[mixch_s]

Can babylonian algorithm compute the negative integer?

The question is like this
1. Make a 'guess' ( you can pick n / 2 as your initial guess )
2. Compute r = n / guess
3. Set guess = ( guess + r ) / 2
4. Go bck to step 2 for many iterations as necessary. The more that step 2 and 3 repeated, the closer ' guess' will become to the square root of n.

Write a program that inputs an integer for n, iterates through the Babylonian Algorithm until ' guess ' is within 1% of the previous guess and outputs the answer as a double

For example i input n = 2;
i make do - while
the condition is while ( ( prev_guess - guess ) / prev_guess ) > 0.01

prev_guess = 1
r = 2
guess = ( prev_guess + r ) / 2 = 1.5

Condition = ( prev_guess - guess ) / prev_guess = -0.5
So to make it positive , i put
if ( ( (prev_guess - guess ) / prev_guess ) < 0 )
{
(( prev_guess - guess ) / prev_guess ) * -1
}

So when n is negative , it will become infinite loop

I put another if , else
if ( n >= 0)
....
else
cout << "Out of the range"

can i do that??

[Plus]

the most important things are two:

1. will the loops break ?

2. does that code gives you the expected results ?

[mixch_s]

Loops will be break whenever the user input negative input
it will cout << " out of the range"

and the programme is output what i expected..

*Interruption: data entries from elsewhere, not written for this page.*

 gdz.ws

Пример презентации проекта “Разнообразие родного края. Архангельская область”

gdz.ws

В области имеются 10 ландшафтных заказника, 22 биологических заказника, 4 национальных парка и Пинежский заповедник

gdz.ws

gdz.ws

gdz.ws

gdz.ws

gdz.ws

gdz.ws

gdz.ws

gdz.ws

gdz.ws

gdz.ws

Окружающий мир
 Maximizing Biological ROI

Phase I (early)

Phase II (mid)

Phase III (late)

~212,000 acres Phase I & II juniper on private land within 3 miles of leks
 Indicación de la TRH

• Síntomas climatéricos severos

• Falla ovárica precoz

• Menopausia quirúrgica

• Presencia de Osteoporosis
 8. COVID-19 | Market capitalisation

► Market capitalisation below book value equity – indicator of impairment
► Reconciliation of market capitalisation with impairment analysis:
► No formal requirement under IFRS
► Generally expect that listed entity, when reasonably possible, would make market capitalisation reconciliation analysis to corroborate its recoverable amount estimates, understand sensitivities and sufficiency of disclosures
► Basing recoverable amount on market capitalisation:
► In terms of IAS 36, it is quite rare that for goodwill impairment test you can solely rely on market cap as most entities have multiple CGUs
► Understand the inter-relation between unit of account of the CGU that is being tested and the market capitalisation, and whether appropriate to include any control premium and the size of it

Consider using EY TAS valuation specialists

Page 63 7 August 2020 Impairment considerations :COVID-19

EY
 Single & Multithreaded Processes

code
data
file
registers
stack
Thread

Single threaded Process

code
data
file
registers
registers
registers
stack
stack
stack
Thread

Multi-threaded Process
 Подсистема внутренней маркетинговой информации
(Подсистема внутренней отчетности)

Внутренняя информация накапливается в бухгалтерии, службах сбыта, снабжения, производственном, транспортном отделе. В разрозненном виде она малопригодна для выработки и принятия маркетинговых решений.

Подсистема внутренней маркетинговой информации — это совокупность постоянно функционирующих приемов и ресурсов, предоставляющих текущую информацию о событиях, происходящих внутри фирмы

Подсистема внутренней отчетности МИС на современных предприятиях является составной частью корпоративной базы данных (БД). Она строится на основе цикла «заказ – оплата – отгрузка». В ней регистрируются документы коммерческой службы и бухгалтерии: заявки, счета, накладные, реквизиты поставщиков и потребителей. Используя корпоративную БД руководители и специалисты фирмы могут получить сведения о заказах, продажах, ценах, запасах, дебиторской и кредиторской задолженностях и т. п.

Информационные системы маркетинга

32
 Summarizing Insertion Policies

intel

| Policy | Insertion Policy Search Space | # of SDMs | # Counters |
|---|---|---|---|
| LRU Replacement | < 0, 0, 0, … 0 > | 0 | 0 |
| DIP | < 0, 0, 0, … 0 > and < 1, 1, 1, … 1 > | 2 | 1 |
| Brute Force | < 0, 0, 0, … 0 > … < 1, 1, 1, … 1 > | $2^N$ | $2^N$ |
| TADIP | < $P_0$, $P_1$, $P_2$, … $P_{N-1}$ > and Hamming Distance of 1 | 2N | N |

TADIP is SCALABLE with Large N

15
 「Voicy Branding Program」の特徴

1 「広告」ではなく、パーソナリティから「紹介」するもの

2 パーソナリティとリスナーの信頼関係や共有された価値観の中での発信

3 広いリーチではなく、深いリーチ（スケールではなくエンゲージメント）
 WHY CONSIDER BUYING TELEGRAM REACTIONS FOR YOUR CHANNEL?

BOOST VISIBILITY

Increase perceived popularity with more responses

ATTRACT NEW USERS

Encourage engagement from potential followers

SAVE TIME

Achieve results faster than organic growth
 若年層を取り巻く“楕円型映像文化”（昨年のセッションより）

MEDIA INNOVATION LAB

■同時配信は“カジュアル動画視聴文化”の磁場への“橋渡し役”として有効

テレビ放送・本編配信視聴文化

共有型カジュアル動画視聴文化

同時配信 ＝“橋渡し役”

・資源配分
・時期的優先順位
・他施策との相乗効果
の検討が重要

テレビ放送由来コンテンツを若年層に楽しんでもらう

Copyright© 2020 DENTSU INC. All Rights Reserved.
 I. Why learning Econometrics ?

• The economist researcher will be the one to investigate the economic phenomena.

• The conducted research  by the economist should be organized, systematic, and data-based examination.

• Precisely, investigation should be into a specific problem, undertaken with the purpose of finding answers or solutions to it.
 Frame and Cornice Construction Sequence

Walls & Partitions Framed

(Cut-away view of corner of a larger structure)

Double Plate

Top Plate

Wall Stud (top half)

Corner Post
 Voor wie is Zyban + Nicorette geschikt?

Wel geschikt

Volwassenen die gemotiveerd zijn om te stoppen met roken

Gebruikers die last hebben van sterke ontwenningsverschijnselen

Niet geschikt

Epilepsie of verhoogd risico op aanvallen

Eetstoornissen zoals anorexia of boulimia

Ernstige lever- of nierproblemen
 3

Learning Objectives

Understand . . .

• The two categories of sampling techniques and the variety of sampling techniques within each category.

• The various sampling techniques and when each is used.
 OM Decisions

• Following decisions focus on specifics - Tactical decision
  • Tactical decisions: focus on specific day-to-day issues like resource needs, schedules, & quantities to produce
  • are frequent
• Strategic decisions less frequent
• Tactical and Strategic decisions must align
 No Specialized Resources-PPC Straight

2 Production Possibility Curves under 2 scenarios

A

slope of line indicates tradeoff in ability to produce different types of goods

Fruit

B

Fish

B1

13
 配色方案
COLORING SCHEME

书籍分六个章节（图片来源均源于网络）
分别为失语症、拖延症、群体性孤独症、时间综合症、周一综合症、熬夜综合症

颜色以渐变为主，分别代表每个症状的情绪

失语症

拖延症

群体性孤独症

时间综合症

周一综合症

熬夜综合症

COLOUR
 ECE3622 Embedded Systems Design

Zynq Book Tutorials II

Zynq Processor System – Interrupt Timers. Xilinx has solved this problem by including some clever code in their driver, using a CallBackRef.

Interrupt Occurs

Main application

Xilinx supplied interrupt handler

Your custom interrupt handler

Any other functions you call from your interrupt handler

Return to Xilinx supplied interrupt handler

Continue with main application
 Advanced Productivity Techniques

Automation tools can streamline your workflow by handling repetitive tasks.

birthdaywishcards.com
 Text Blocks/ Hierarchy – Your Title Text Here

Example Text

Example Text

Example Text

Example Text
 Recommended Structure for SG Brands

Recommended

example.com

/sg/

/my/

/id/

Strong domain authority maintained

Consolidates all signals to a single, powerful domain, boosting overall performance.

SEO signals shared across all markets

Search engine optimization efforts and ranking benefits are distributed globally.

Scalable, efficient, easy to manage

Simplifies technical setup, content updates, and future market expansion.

i just wondering whether is there any square root negative integer....

[prabhakar.balakrishna]

mixch_s, on 26 Mar, 2009 - 12:28 AM, said:

Can babylonian algorithm compute the negative integer?

The question is like this
1. Make a 'guess' ( you can pick n / 2 as your initial guess )
2. Compute r = n / guess
3. Set guess = ( guess + r ) / 2
4. Go bck to step 2 for many iterations as necessary. The more that step 2 and 3 repeated, the closer ' guess' will become to the square root of n.

Write a program that inputs an integer for n, iterates through the Babylonian Algorithm until ' guess ' is within 1% of the previous guess and outputs the answer as a double

For example i input n = 2;
i make do - while
the condition is while ( ( prev_guess - guess ) / prev_guess ) > 0.01

prev_guess = 1
r = 2
guess = ( prev_guess + r ) / 2 = 1.5

Condition = ( prev_guess - guess ) / prev_guess = -0.5
So to make it positive , i put
if ( ( (prev_guess - guess ) / prev_guess ) < 0 )
{
(( prev_guess - guess ) / prev_guess ) * -1
}

So when n is negative , it will become infinite loop

I put another if , else
if ( n >= 0)
....
else
cout << "Out of the range"

can i do that??

Not only babylonian,any ancient square root algorithms won't give results for negative values.Since at that time there is no assumptions over complex numbers..

It is better to go for newton raphson method (also same as heron's method) of square root computing.

In our research we have proved that bakshali square root method is faster than any other methods existing today.